## Data extracted from a collection

=-=-=

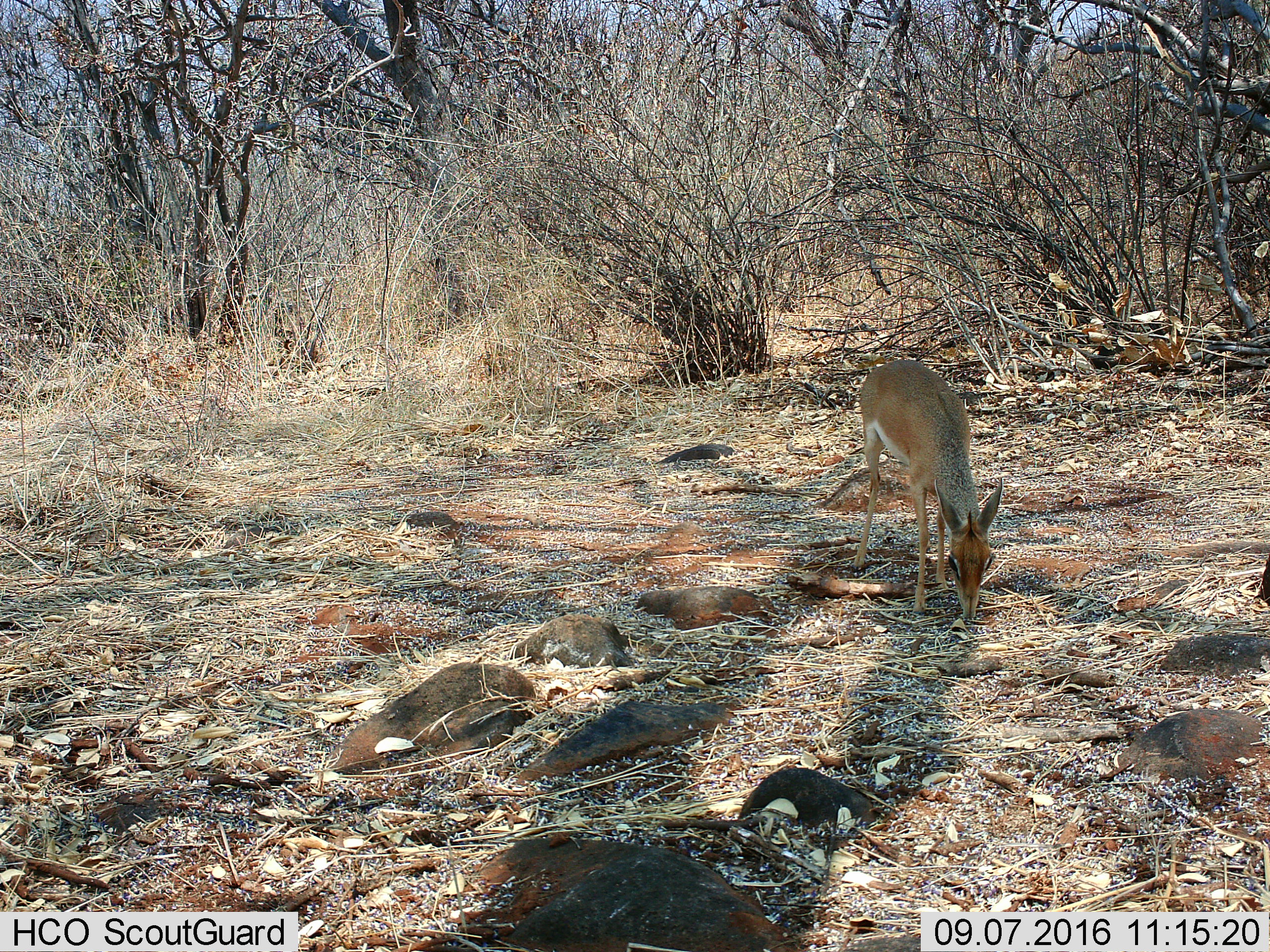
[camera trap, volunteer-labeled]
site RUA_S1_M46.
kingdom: Animalia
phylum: Chordata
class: Mammalia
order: Artiodactyla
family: Bovidae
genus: Madoqua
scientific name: Madoqua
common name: dik-dik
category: dikdik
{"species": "dikdik (dik-dik) (Madoqua)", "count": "1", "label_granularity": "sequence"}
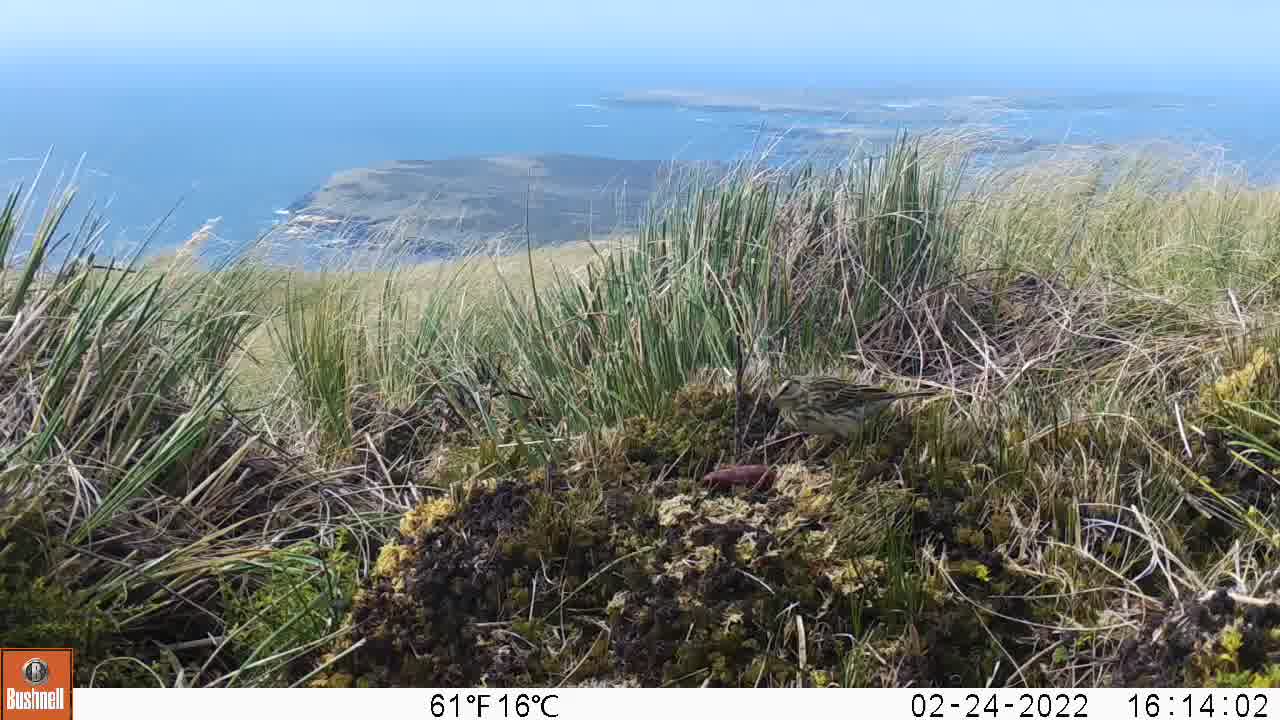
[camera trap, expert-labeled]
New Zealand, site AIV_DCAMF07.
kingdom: Animalia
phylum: Chordata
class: Aves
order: Passeriformes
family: Motacillidae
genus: Anthus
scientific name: Anthus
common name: pipit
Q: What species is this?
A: Pipit (Anthus).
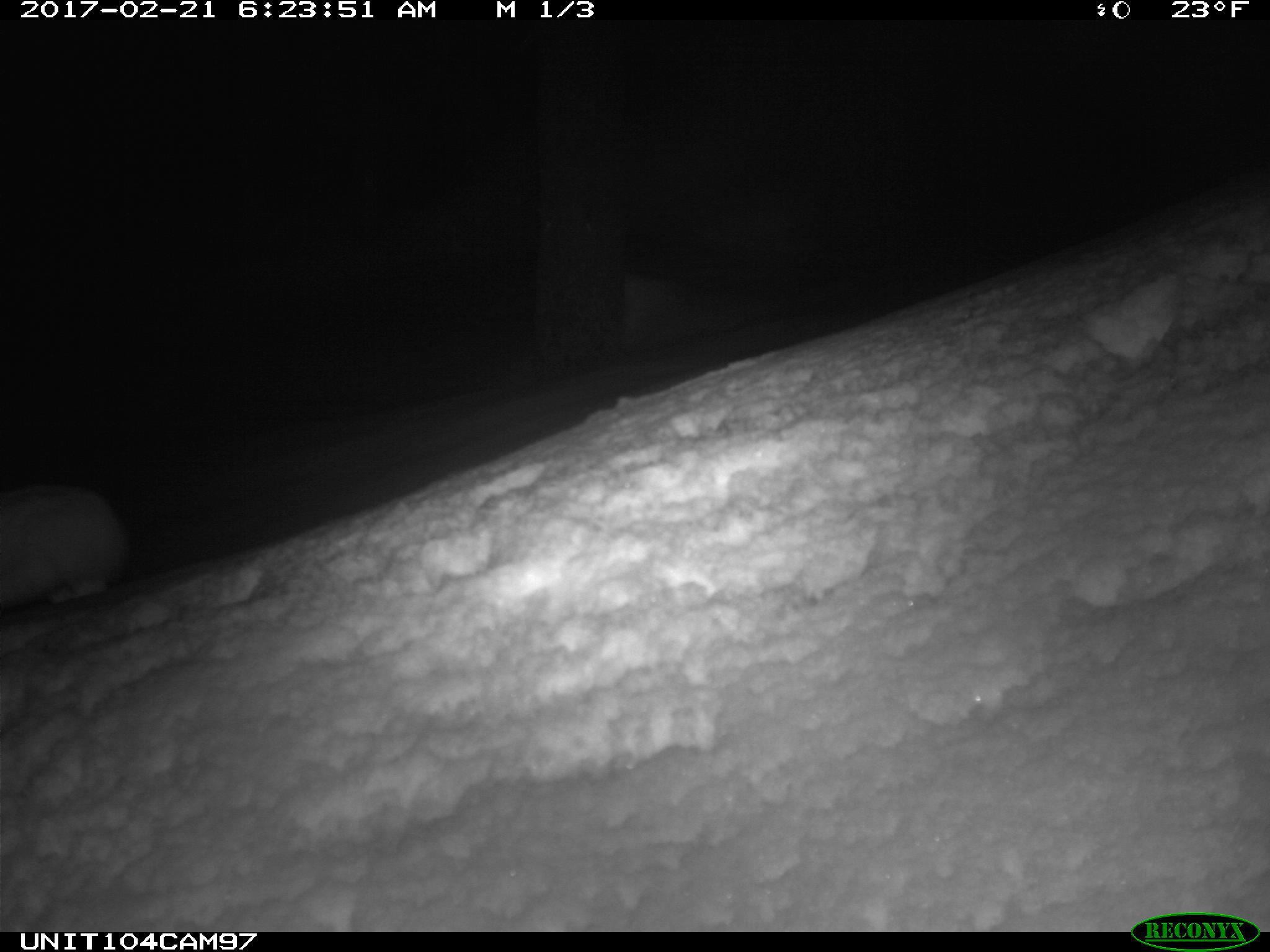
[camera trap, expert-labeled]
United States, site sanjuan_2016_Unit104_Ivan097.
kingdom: Animalia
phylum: Chordata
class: Mammalia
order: Lagomorpha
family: Leporidae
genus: Lepus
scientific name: Lepus americanus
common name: snowshoe hare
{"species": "Lepus americanus (snowshoe hare)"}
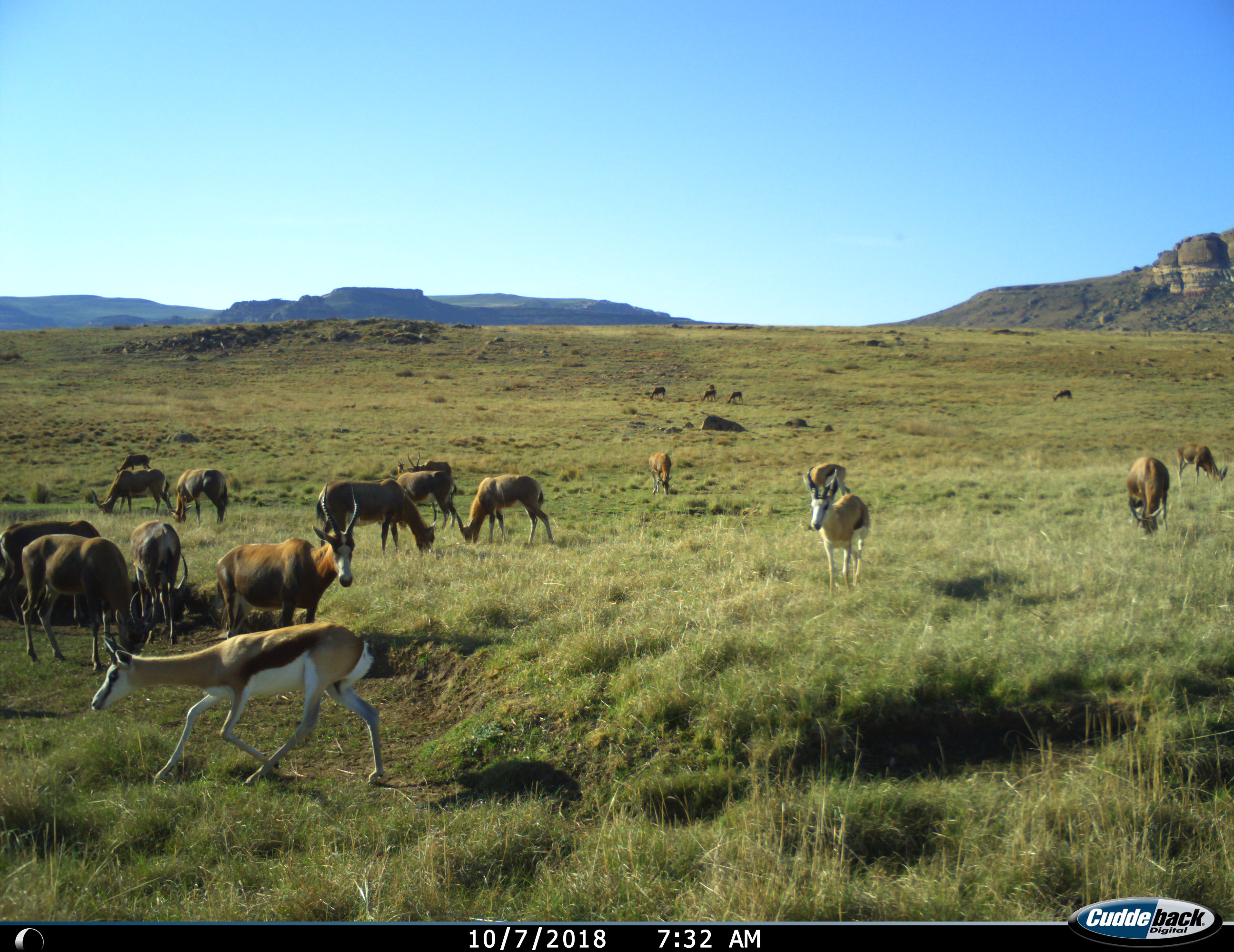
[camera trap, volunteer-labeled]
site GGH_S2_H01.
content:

=-=-=

## What needs to be done
Go line by line through the data, copying each one that contains the word "name".

## Solution below
scientific name: Madoqua
common name: dik-dik
scientific name: Anthus
common name: pipit
scientific name: Lepus americanus
common name: snowshoe hare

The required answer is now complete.